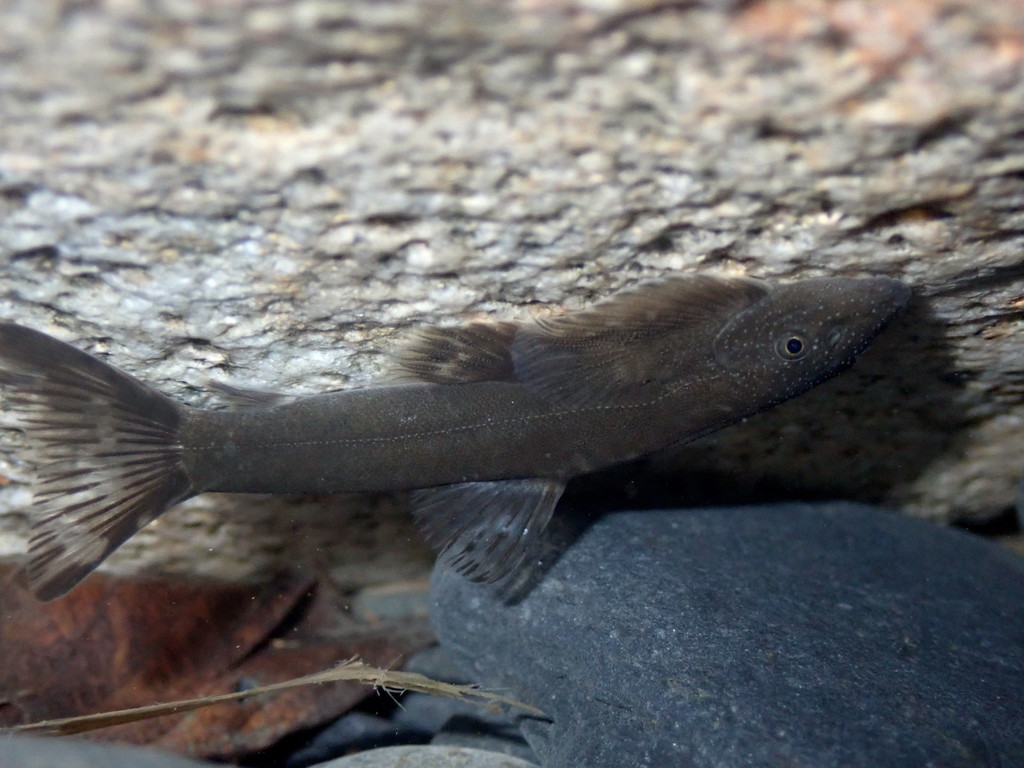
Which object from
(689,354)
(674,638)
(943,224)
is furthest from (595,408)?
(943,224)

...

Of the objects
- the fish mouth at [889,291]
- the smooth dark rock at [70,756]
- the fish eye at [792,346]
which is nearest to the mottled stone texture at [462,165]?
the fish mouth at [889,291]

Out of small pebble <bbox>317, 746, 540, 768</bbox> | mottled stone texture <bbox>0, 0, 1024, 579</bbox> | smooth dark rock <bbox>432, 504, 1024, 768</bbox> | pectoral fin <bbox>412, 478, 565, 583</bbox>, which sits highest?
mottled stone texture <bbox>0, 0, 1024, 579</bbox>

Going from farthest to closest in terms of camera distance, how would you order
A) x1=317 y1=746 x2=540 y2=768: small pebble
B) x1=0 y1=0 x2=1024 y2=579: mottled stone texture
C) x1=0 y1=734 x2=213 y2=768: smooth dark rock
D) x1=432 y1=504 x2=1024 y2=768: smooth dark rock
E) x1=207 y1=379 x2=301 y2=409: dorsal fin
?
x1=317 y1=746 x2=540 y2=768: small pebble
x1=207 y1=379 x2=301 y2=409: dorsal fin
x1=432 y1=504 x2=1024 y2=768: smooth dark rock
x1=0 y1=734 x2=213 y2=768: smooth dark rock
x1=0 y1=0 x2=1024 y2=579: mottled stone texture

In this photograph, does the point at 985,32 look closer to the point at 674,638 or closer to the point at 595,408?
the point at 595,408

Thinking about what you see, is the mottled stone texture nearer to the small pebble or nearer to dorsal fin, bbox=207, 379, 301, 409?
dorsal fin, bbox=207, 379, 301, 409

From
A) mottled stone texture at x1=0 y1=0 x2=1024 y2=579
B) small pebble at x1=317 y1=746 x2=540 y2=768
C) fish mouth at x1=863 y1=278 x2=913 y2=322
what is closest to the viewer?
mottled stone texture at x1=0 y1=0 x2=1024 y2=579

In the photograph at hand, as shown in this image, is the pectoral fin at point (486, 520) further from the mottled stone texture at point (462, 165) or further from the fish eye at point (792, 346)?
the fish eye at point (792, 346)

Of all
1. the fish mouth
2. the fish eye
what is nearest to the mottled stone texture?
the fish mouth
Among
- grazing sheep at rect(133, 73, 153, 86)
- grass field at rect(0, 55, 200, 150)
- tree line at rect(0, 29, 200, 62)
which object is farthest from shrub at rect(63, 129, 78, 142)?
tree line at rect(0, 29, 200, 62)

## Directions
Pick out every line above that contains the string "nearest", and treat the match as case-sensitive.

## Reply
which is nearest to the mottled stone texture at [462,165]?
what is nearest to the mottled stone texture?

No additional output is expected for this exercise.